▶ [OBJECTIVE]: From the line containing "When comparing [68,116]" to the end of the listing, write out every line exactly; leave out everything else.

[Questions about scene geometry]

-- -- --

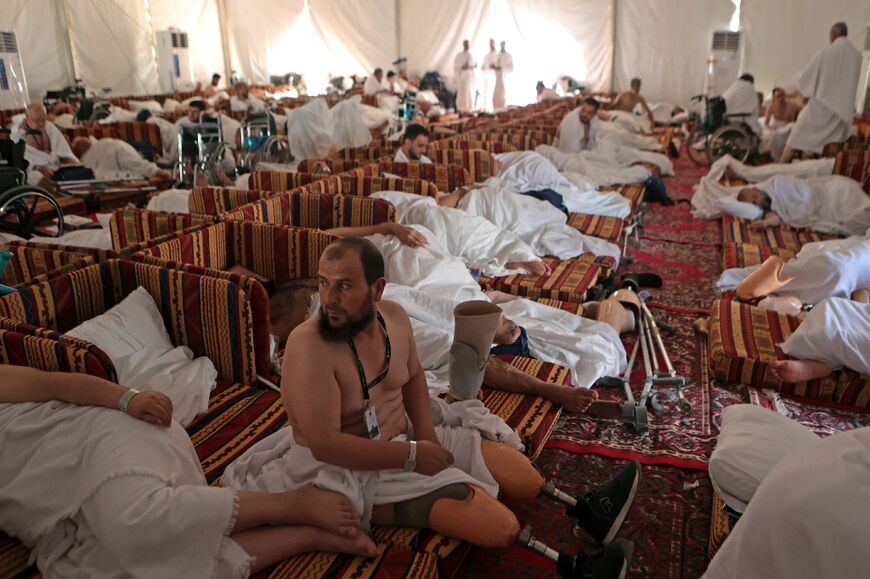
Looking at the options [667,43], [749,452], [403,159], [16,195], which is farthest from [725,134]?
[16,195]

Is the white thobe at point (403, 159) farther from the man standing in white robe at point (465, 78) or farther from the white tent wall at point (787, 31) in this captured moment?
the man standing in white robe at point (465, 78)

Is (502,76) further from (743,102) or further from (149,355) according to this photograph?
(149,355)

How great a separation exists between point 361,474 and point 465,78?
13373mm

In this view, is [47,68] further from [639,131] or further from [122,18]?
[639,131]

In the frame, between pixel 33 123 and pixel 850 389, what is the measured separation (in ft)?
19.7

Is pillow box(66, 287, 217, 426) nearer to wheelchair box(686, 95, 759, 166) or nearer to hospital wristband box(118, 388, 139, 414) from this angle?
hospital wristband box(118, 388, 139, 414)

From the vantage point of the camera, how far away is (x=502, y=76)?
13.8m

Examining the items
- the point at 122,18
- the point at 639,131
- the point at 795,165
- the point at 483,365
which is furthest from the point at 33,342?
the point at 122,18

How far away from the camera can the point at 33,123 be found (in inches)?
218

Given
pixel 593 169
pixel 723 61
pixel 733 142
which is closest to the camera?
pixel 593 169

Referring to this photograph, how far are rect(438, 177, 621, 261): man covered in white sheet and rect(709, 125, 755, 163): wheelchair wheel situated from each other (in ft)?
14.7

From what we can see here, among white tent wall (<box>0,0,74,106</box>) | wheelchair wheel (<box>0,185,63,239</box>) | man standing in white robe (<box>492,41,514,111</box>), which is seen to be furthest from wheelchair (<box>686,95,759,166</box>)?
white tent wall (<box>0,0,74,106</box>)

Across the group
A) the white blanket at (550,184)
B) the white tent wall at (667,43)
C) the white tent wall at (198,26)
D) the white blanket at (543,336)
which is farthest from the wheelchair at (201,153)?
the white tent wall at (667,43)

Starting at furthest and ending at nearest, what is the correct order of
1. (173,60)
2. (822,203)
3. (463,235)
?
(173,60), (822,203), (463,235)
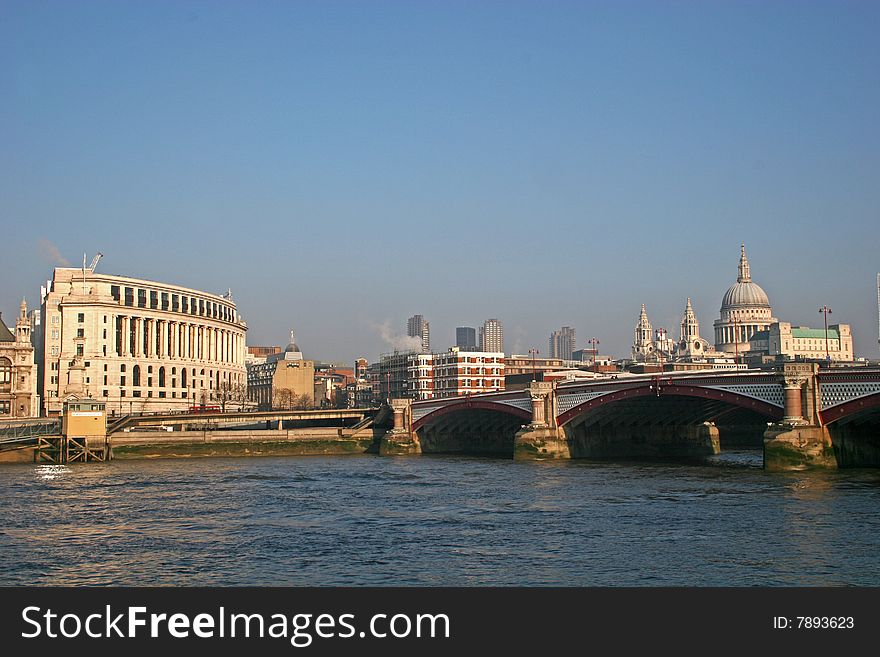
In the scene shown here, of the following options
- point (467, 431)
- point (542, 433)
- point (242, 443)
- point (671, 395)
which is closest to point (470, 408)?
point (467, 431)

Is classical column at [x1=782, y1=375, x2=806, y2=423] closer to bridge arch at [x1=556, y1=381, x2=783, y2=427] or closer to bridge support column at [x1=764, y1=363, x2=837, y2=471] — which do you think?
bridge support column at [x1=764, y1=363, x2=837, y2=471]

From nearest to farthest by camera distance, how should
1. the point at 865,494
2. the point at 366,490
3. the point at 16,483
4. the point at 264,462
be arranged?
1. the point at 865,494
2. the point at 366,490
3. the point at 16,483
4. the point at 264,462

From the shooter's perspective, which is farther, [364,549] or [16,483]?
[16,483]

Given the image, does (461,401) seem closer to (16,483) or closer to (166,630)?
(16,483)

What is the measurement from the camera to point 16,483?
272 ft

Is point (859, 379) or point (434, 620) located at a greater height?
point (859, 379)

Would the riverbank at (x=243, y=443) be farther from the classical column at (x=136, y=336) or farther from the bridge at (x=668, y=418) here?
the classical column at (x=136, y=336)

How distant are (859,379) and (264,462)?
62087 mm

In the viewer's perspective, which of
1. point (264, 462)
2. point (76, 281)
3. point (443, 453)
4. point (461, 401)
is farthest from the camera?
point (76, 281)

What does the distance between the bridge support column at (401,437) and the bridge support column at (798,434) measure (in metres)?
57.3

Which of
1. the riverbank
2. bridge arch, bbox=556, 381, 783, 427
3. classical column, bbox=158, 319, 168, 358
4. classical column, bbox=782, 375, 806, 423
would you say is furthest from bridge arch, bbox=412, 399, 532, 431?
classical column, bbox=158, 319, 168, 358

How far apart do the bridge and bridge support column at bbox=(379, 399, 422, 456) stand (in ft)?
0.41

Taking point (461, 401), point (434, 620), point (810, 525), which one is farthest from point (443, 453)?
point (434, 620)

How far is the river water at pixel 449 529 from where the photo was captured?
40.8 metres
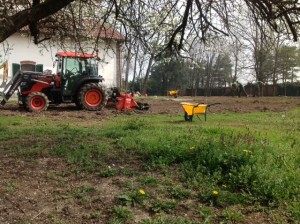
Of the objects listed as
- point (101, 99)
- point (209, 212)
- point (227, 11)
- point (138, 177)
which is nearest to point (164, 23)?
point (227, 11)

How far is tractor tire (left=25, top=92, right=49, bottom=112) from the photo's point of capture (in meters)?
15.4

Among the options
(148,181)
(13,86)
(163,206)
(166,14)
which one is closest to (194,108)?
(166,14)

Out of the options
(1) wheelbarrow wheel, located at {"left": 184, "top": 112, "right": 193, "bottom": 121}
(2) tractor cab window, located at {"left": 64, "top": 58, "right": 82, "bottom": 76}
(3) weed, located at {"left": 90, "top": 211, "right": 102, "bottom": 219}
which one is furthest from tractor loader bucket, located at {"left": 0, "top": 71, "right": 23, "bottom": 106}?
(3) weed, located at {"left": 90, "top": 211, "right": 102, "bottom": 219}

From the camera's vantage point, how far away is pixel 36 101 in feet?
51.5

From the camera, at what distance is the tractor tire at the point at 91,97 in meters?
16.3

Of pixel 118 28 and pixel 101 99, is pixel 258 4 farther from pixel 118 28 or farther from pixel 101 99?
pixel 101 99

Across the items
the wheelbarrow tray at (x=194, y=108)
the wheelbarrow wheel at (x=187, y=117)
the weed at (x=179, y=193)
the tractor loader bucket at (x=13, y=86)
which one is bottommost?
the weed at (x=179, y=193)

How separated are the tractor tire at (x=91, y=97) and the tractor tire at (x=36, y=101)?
54.5 inches

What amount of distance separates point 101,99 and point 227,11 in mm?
9962

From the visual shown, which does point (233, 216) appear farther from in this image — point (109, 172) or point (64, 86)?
point (64, 86)

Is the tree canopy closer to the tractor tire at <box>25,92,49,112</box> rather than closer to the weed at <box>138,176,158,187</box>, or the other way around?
the weed at <box>138,176,158,187</box>

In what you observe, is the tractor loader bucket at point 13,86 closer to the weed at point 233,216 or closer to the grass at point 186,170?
the grass at point 186,170

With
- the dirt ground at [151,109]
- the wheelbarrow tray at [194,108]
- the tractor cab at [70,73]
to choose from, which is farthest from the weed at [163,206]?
the tractor cab at [70,73]

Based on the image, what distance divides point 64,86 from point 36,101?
130 cm
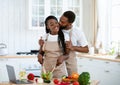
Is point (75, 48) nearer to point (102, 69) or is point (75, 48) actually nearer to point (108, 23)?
point (102, 69)

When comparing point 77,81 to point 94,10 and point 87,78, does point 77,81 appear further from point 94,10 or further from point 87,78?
point 94,10

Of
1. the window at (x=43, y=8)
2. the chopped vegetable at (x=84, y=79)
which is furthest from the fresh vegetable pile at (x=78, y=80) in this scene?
the window at (x=43, y=8)

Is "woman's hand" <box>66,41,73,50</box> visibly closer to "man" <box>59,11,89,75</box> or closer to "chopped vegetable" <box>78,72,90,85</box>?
"man" <box>59,11,89,75</box>

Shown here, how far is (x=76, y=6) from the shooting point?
5.50 metres

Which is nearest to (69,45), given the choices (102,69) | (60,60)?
(60,60)

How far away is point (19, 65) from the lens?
5.04 metres

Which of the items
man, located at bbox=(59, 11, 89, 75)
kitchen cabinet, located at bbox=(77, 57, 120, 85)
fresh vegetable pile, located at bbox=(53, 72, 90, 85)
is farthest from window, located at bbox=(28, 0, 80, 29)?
fresh vegetable pile, located at bbox=(53, 72, 90, 85)

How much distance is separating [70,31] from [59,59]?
0.42 meters

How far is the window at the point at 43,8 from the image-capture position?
17.2 ft

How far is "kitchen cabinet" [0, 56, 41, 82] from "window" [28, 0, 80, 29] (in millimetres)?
684

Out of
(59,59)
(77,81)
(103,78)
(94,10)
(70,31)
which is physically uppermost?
(94,10)

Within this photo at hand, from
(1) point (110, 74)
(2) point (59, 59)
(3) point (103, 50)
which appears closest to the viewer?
(2) point (59, 59)

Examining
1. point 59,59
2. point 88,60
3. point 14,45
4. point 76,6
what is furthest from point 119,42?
point 59,59

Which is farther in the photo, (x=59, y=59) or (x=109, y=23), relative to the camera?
(x=109, y=23)
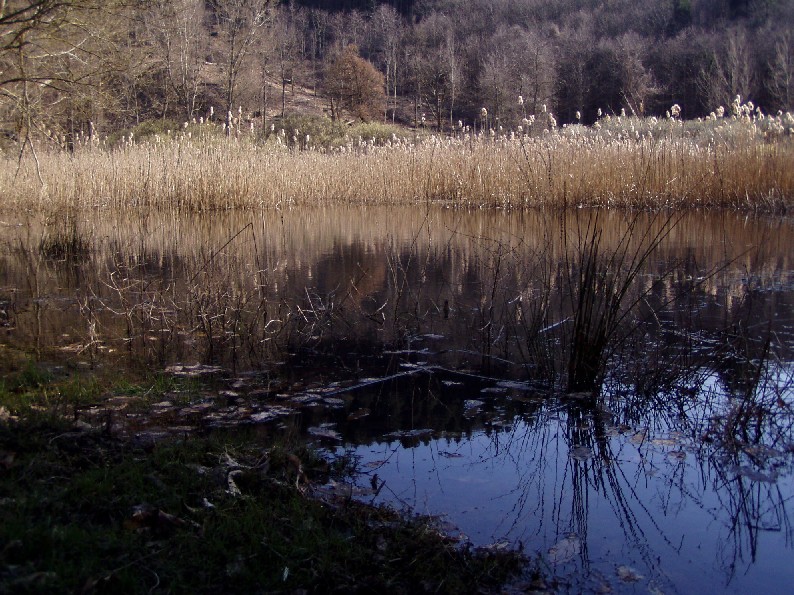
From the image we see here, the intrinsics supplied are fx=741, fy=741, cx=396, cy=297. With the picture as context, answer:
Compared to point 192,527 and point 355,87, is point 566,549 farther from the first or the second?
point 355,87

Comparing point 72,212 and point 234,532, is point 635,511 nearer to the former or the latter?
point 234,532

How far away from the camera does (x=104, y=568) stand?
2.11 m

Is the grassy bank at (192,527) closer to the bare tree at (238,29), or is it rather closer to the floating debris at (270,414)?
the floating debris at (270,414)

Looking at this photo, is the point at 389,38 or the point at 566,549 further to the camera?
the point at 389,38

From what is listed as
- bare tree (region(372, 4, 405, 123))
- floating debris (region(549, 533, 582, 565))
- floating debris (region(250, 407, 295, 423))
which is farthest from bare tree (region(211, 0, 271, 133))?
floating debris (region(549, 533, 582, 565))

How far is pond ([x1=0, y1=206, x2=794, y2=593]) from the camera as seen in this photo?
2.83 meters

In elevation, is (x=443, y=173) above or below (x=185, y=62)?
below

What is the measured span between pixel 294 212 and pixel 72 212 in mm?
4245

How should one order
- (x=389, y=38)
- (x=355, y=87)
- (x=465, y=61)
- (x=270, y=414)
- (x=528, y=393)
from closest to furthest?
(x=270, y=414) < (x=528, y=393) < (x=355, y=87) < (x=465, y=61) < (x=389, y=38)

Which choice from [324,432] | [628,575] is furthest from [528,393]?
[628,575]

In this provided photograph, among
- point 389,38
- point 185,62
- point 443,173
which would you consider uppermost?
point 389,38

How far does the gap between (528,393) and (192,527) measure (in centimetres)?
232

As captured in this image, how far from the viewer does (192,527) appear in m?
2.44

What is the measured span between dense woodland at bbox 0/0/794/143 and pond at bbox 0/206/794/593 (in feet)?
17.7
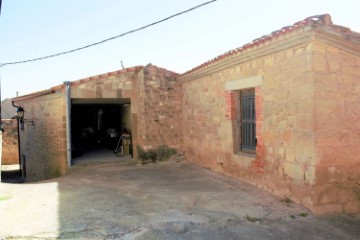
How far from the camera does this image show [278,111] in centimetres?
648

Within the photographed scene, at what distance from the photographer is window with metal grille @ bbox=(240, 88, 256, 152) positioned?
25.2ft

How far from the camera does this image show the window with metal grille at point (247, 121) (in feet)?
25.2

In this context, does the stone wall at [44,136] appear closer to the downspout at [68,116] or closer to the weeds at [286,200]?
the downspout at [68,116]

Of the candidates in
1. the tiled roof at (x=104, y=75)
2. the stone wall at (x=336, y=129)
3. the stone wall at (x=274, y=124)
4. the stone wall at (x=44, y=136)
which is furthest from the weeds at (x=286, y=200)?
the stone wall at (x=44, y=136)

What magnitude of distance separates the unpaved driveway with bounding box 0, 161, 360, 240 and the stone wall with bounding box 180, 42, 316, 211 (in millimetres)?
395

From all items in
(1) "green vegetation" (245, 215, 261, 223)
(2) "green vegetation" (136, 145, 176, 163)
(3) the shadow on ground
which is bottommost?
(3) the shadow on ground

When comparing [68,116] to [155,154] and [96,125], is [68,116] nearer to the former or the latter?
[155,154]

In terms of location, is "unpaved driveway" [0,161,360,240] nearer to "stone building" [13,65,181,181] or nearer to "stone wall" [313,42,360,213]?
"stone wall" [313,42,360,213]

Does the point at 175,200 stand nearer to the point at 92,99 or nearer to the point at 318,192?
the point at 318,192

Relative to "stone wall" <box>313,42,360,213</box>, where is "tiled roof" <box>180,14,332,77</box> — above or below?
above

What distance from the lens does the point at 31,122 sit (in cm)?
1439

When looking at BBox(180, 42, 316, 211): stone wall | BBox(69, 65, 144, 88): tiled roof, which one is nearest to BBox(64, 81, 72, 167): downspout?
BBox(69, 65, 144, 88): tiled roof

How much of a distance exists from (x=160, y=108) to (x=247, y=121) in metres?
4.24

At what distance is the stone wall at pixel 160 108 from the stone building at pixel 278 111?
0.16 ft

-- -- --

▶ [FULL RESPONSE]:
When comparing [68,116] to [155,154] and [96,125], is [68,116] nearer to the former or the latter?
[155,154]

In terms of location, is "unpaved driveway" [0,161,360,240] nearer to "stone building" [13,65,181,181] or nearer to "stone wall" [313,42,360,213]?
"stone wall" [313,42,360,213]

Does the point at 175,200 stand nearer to the point at 92,99 or nearer to the point at 318,192?
the point at 318,192

Relative to "stone wall" <box>313,42,360,213</box>, where is "tiled roof" <box>180,14,332,77</box> — above or below?
above

What distance from the lens does the point at 31,122 sit (in cm)?
1439

When looking at BBox(180, 42, 316, 211): stone wall | BBox(69, 65, 144, 88): tiled roof, which one is nearest to BBox(64, 81, 72, 167): downspout?
BBox(69, 65, 144, 88): tiled roof

How much of a distance exists from (x=160, y=108) to (x=247, y=121) in metres?
4.24

At what distance is the stone wall at pixel 160 108 from the stone building at pixel 278 111?
0.16 ft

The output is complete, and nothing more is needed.